Problem to solve ::
Copy out, word for word, the lines of the listing below, starting at the line that contains "How far do (713,537)" and stopping after the line that contains "wooden wall background ([x1=0, y1=0, x2=1290, y2=502]) →".

--- begin Task input ---

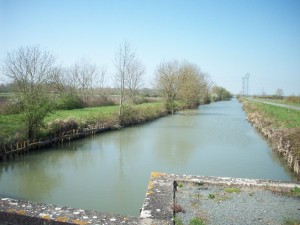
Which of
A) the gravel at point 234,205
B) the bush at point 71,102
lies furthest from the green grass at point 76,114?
the gravel at point 234,205

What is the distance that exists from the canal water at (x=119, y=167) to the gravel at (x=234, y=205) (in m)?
1.77

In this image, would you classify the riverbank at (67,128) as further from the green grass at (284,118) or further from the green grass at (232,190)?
the green grass at (284,118)

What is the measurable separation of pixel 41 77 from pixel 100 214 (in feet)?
89.4

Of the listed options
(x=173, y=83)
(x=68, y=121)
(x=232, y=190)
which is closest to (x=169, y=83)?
(x=173, y=83)

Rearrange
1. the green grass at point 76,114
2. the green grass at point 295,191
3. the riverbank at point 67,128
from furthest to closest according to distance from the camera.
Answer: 1. the green grass at point 76,114
2. the riverbank at point 67,128
3. the green grass at point 295,191

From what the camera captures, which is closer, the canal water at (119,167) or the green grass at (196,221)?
the green grass at (196,221)

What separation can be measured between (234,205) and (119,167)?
22.6 feet

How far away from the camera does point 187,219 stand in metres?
5.39

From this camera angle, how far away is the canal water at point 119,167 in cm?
877

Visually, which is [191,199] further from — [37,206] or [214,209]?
[37,206]

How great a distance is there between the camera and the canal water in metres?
8.77

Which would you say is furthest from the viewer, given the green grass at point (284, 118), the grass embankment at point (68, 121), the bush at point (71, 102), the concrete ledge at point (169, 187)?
the bush at point (71, 102)

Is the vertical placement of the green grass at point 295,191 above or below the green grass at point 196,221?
below

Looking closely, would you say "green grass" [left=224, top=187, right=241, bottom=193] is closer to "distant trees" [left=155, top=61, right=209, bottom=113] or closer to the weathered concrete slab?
the weathered concrete slab
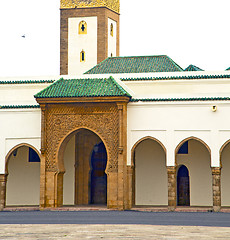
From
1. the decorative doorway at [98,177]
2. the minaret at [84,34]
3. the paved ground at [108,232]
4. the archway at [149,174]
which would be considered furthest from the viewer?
the minaret at [84,34]

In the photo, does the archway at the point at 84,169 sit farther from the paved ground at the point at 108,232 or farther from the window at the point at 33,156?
the paved ground at the point at 108,232

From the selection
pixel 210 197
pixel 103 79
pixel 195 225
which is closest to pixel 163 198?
pixel 210 197

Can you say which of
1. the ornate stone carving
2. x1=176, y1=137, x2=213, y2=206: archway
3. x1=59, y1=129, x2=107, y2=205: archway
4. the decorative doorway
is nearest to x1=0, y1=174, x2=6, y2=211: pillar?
x1=59, y1=129, x2=107, y2=205: archway

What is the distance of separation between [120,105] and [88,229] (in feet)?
24.5

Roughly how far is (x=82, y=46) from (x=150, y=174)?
11215 mm

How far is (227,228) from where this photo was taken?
1903cm

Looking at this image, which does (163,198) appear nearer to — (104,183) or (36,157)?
(104,183)

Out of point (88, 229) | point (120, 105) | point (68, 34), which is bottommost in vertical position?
point (88, 229)

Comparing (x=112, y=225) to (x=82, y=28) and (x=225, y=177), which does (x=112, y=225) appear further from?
(x=82, y=28)

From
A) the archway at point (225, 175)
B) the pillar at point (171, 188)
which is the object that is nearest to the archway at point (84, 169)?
the pillar at point (171, 188)

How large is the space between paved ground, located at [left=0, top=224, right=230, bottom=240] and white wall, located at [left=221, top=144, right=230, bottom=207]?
25.5ft

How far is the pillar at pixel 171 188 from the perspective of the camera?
2514 cm

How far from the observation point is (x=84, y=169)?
2814 centimetres

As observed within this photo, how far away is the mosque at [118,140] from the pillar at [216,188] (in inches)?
1.5
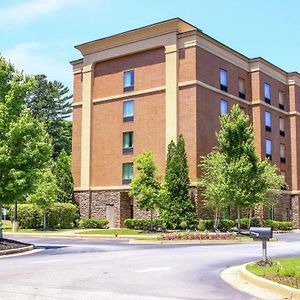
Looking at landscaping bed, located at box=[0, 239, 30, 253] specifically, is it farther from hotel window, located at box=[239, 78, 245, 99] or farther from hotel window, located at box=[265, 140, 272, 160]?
hotel window, located at box=[265, 140, 272, 160]

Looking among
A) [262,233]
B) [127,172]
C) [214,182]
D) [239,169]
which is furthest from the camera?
[127,172]

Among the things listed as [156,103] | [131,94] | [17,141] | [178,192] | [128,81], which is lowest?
[178,192]

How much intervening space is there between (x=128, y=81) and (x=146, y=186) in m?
12.9

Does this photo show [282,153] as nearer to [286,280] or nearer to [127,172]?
[127,172]

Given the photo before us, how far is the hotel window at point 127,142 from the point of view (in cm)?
4537

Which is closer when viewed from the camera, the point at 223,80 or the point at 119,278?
the point at 119,278

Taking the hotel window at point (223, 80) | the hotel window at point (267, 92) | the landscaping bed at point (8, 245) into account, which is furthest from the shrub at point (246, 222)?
the landscaping bed at point (8, 245)

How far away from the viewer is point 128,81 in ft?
152

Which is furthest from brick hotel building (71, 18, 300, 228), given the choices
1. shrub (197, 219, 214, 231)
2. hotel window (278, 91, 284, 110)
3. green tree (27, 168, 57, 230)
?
green tree (27, 168, 57, 230)

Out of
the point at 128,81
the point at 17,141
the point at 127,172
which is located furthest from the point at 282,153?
the point at 17,141

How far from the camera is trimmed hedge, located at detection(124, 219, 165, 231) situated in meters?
39.2

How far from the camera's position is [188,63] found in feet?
139

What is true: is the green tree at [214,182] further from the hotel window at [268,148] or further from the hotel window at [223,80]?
the hotel window at [268,148]

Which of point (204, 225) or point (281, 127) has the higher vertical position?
point (281, 127)
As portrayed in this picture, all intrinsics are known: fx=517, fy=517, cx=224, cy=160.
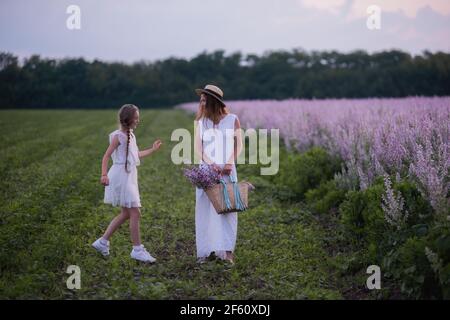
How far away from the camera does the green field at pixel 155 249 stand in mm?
5445

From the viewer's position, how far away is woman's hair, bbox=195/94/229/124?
→ 648cm

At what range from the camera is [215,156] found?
6.57 meters

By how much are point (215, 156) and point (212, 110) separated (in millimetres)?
583

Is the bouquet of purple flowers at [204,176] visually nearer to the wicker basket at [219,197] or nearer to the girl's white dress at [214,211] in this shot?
the wicker basket at [219,197]

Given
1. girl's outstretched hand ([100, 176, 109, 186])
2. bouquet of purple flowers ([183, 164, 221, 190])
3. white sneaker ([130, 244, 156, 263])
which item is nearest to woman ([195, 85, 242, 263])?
bouquet of purple flowers ([183, 164, 221, 190])

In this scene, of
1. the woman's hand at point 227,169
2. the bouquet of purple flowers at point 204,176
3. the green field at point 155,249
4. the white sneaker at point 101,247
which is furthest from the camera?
the white sneaker at point 101,247

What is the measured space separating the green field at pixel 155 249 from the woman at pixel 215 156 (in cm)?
30

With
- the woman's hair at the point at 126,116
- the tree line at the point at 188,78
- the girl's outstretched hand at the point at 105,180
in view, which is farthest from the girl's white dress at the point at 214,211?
the tree line at the point at 188,78

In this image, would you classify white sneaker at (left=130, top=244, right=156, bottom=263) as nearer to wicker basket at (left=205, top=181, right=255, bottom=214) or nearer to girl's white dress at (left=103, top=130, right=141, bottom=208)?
girl's white dress at (left=103, top=130, right=141, bottom=208)

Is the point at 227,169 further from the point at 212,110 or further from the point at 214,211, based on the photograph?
the point at 212,110
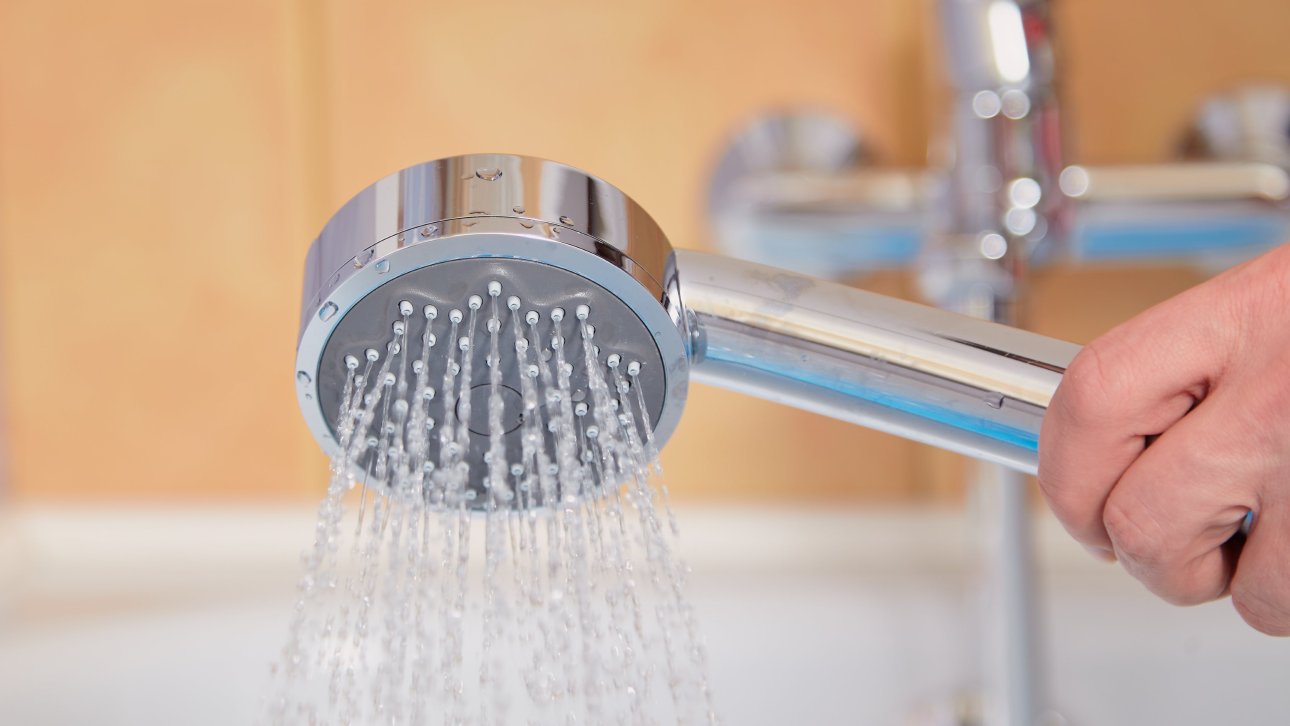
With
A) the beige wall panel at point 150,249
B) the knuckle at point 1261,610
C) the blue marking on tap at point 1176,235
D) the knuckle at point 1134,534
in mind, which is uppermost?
the beige wall panel at point 150,249

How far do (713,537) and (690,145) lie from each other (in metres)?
0.19

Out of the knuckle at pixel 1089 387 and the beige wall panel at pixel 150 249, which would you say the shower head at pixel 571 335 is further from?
the beige wall panel at pixel 150 249

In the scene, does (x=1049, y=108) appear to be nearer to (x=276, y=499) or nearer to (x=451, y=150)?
(x=451, y=150)

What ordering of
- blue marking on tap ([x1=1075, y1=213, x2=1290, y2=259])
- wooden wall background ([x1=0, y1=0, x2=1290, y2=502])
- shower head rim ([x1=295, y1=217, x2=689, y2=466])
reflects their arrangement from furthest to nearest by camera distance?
wooden wall background ([x1=0, y1=0, x2=1290, y2=502]) → blue marking on tap ([x1=1075, y1=213, x2=1290, y2=259]) → shower head rim ([x1=295, y1=217, x2=689, y2=466])

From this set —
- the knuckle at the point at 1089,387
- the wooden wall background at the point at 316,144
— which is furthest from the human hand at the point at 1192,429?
the wooden wall background at the point at 316,144

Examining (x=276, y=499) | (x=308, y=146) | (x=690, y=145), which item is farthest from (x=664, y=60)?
(x=276, y=499)

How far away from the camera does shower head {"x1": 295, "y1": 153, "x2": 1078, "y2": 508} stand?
20 centimetres

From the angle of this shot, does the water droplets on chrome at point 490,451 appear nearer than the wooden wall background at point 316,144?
Yes

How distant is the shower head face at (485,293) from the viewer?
202 millimetres

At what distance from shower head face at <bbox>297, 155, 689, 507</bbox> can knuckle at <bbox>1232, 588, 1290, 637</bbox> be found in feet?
0.38

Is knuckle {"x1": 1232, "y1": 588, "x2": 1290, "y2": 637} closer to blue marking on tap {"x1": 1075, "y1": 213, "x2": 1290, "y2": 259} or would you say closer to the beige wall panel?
blue marking on tap {"x1": 1075, "y1": 213, "x2": 1290, "y2": 259}

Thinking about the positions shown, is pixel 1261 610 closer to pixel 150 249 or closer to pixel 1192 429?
pixel 1192 429

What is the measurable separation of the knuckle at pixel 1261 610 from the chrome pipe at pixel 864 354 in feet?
0.15


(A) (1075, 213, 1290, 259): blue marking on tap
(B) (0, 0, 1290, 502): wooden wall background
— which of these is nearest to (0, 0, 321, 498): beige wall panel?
(B) (0, 0, 1290, 502): wooden wall background
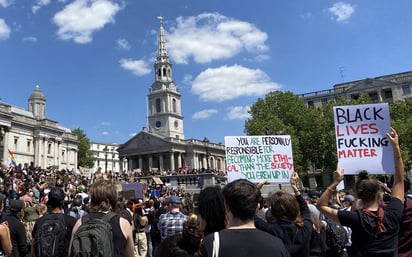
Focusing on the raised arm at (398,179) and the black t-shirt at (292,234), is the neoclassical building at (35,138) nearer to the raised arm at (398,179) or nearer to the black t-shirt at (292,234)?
the black t-shirt at (292,234)

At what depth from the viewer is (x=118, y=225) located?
3902 millimetres

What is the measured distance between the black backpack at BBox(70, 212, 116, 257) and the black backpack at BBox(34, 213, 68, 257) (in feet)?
4.32

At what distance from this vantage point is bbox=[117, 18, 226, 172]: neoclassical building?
8794 centimetres

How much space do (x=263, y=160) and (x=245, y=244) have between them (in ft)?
17.8

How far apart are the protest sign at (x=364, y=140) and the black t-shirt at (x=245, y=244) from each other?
9.28ft

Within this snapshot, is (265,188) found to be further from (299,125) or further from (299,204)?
(299,125)

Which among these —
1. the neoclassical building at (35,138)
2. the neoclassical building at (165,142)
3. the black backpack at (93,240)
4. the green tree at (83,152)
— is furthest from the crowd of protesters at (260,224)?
the green tree at (83,152)

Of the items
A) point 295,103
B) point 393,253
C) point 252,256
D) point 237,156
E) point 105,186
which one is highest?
point 295,103

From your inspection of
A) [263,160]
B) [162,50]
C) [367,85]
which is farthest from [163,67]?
[263,160]

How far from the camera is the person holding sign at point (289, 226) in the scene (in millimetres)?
3906

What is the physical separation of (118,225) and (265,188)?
24.2 m

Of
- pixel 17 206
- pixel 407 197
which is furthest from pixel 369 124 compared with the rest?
pixel 17 206

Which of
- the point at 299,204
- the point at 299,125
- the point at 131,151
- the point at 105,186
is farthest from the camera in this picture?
the point at 131,151

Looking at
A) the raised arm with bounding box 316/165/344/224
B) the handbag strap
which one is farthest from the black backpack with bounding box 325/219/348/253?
the handbag strap
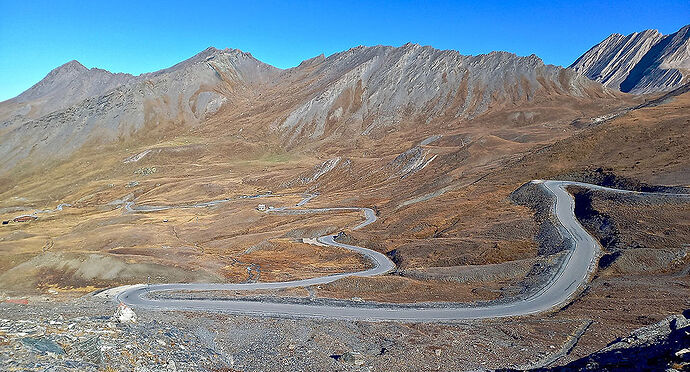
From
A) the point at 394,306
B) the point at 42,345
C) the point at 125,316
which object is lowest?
the point at 394,306

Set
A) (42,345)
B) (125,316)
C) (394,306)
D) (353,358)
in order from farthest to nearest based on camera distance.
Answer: (394,306), (125,316), (353,358), (42,345)

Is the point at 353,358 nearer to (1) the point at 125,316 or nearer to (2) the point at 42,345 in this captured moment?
(1) the point at 125,316

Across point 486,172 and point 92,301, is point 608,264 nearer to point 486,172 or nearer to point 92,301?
point 92,301

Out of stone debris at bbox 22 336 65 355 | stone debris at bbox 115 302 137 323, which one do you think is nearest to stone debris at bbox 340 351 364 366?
stone debris at bbox 115 302 137 323

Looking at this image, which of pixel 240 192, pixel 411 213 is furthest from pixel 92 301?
pixel 240 192

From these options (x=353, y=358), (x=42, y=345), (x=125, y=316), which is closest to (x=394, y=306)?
(x=353, y=358)

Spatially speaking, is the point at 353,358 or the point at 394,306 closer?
the point at 353,358

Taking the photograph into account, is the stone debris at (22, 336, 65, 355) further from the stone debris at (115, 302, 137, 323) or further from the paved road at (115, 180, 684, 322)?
the paved road at (115, 180, 684, 322)

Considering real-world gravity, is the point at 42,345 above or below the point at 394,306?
above

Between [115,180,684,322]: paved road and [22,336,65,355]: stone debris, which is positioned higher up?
[22,336,65,355]: stone debris

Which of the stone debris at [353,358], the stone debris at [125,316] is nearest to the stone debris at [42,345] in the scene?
the stone debris at [125,316]

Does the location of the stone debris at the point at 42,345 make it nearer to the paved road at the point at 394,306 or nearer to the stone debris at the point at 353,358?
the stone debris at the point at 353,358

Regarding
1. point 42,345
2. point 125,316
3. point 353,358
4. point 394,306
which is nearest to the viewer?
point 42,345
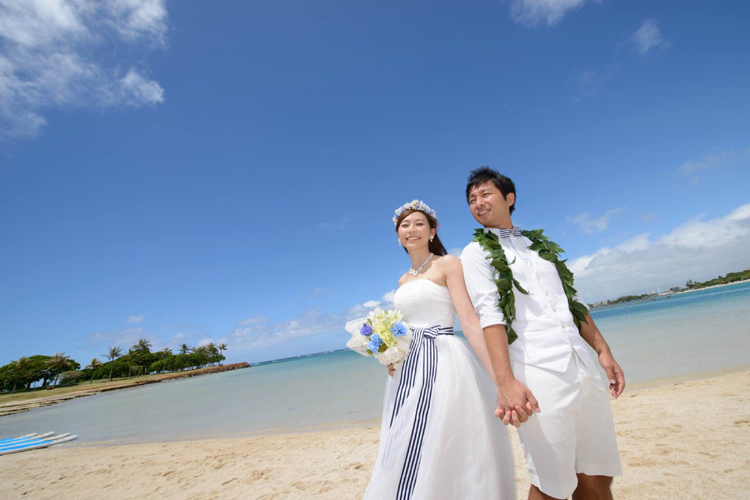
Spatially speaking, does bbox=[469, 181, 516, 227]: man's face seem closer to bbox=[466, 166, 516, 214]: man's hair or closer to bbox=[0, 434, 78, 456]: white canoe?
bbox=[466, 166, 516, 214]: man's hair

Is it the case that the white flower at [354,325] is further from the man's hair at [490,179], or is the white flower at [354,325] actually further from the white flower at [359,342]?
the man's hair at [490,179]

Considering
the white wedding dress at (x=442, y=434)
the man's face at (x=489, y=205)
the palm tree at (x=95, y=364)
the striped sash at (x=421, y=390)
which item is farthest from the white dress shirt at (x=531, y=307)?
the palm tree at (x=95, y=364)

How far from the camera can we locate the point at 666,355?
1006 cm

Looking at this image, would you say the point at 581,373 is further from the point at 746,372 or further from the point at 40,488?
the point at 40,488

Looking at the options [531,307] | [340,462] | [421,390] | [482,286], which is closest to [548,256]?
[531,307]

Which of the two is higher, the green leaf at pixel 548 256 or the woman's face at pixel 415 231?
the woman's face at pixel 415 231

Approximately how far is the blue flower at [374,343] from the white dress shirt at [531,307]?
2.77 feet

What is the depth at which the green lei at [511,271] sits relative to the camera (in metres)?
1.83

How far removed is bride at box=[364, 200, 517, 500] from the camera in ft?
6.73

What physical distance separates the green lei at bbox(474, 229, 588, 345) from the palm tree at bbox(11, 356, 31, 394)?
260 ft

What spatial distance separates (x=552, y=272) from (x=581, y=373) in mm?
601

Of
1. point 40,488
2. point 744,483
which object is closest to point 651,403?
point 744,483

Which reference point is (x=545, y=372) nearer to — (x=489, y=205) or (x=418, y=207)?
(x=489, y=205)

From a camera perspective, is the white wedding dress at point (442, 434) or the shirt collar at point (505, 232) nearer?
the white wedding dress at point (442, 434)
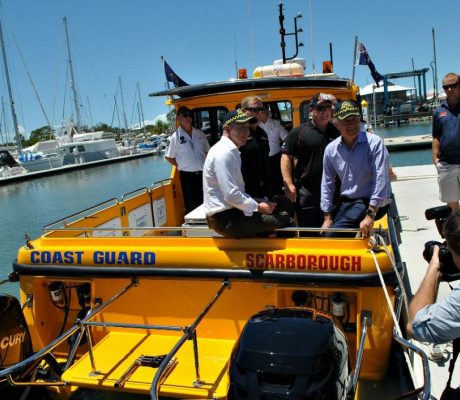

--- end Task input ---

Solution to this task ::
How far do (713,537) and (690,145) lie from each other (in metres)?
0.19

Out of the knuckle at pixel 1089 387 and the beige wall panel at pixel 150 249, which would you say the shower head at pixel 571 335 is further from?
the beige wall panel at pixel 150 249

In the scene, does (x=1049, y=108) appear to be nearer to (x=276, y=499) or nearer to (x=451, y=150)?
(x=451, y=150)

What ordering of
- blue marking on tap ([x1=1075, y1=213, x2=1290, y2=259])
- wooden wall background ([x1=0, y1=0, x2=1290, y2=502])
- shower head rim ([x1=295, y1=217, x2=689, y2=466])
reflects their arrangement from furthest to nearest by camera distance?
wooden wall background ([x1=0, y1=0, x2=1290, y2=502]) → blue marking on tap ([x1=1075, y1=213, x2=1290, y2=259]) → shower head rim ([x1=295, y1=217, x2=689, y2=466])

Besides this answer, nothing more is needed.